# To Catch Or Not?



## upcd (Mar 12, 2005)

If you notice a banded pigeon should you attemp to catch it?


----------



## pdpbison (Mar 15, 2005)

Hi upcd,


Good question...

I myself would not...

Unless it were obviously ill or distressed or injured...
If appearently healthy and content, I would leave 'em be, personally.

Maybe, if I could, I would try and read the Band if possible, without captureing them, but not likely possible I s'pose.

I respect the Bird first I think, and the potential claims of an owner, second...

So, if the Bird seems fine and had elected to be among other wild Birds, I would leave them to it. Who knows, maybe it is on it's way, or liesured way, back to wherever, and prefers it's own pace somehow...maybe it felt it did not have anything 'back' worth going back to....who knows...


Phil
Las Vegas


----------



## ZigZagMarquis (Aug 31, 2004)

Basically, I agree with Phil... my 2 cents though, would be that if a pigeon in the open lets you catch it or pick it up without much effort on your part, it is either, sick, injured or VERY tame. If the bird is banded and lets you catch it easily or just pick it up, I say it falls into one of those 3 categories and probably could use your help and then being able to read its band number, you may be able to locate its owner and get it back home.

* Dataset records *
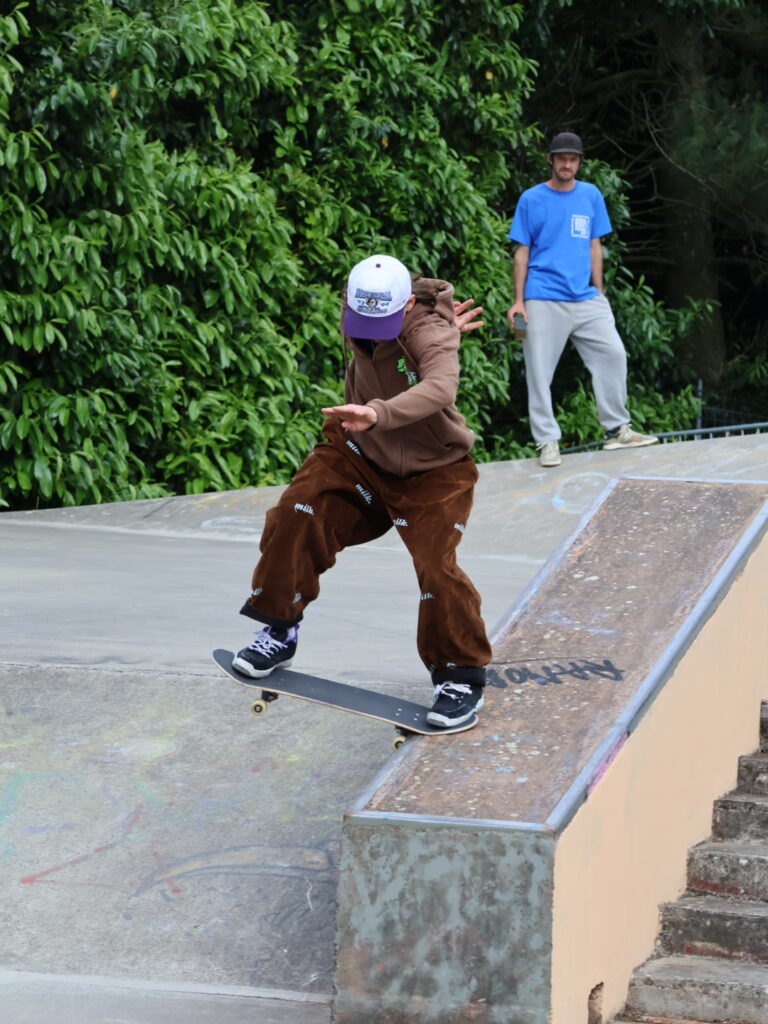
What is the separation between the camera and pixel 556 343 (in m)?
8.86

...

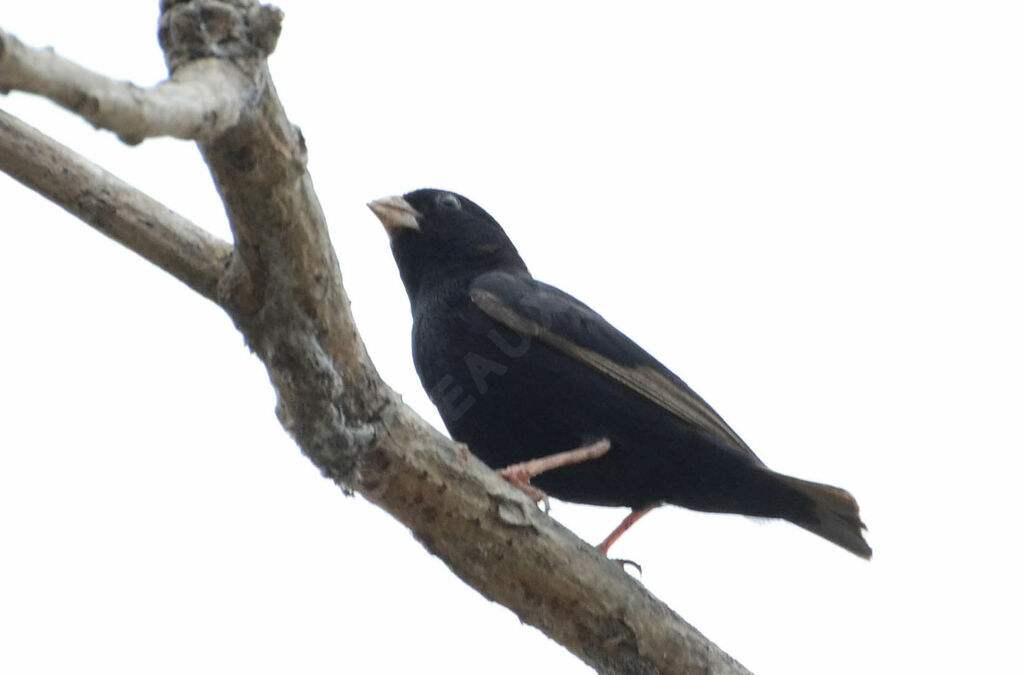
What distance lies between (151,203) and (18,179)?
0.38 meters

* * *

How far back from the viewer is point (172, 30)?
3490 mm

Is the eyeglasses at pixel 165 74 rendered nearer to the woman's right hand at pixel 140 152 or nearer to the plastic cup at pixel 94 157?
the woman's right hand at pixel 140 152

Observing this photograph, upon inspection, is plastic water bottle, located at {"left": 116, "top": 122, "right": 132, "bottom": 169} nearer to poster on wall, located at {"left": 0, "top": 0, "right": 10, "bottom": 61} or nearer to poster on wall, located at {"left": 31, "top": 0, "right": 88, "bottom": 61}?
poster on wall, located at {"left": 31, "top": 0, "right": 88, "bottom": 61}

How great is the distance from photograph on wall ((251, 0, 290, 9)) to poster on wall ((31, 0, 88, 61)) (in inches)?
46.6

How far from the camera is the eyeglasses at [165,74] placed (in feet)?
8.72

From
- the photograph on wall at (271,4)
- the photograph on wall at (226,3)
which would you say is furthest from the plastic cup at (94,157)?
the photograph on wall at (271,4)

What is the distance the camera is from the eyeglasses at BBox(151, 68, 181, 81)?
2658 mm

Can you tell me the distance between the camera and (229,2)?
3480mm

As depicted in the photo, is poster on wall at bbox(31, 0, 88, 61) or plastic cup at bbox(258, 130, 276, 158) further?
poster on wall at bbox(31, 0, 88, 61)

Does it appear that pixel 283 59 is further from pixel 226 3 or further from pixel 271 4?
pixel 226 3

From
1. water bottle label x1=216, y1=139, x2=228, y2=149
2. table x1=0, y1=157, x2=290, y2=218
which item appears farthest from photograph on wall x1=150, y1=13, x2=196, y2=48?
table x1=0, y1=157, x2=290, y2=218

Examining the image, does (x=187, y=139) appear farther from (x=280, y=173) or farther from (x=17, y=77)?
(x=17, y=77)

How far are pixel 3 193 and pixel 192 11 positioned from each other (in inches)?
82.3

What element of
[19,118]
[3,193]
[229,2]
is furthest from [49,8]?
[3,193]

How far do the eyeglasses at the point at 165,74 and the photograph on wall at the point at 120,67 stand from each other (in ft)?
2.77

* Task brief *
Condense the paragraph in the pigeon thread that begins "Basically, I agree with Phil" into a short bulleted list that keeps its main points.

* Written answer *
- Agrees with Phil.
- A pigeon in the open that can be caught or picked up with little effort is sick, injured, or very tame.
- A banded bird that is that easy to catch probably needs help.
- Reading its band number may make it possible to find the owner and get the bird back home.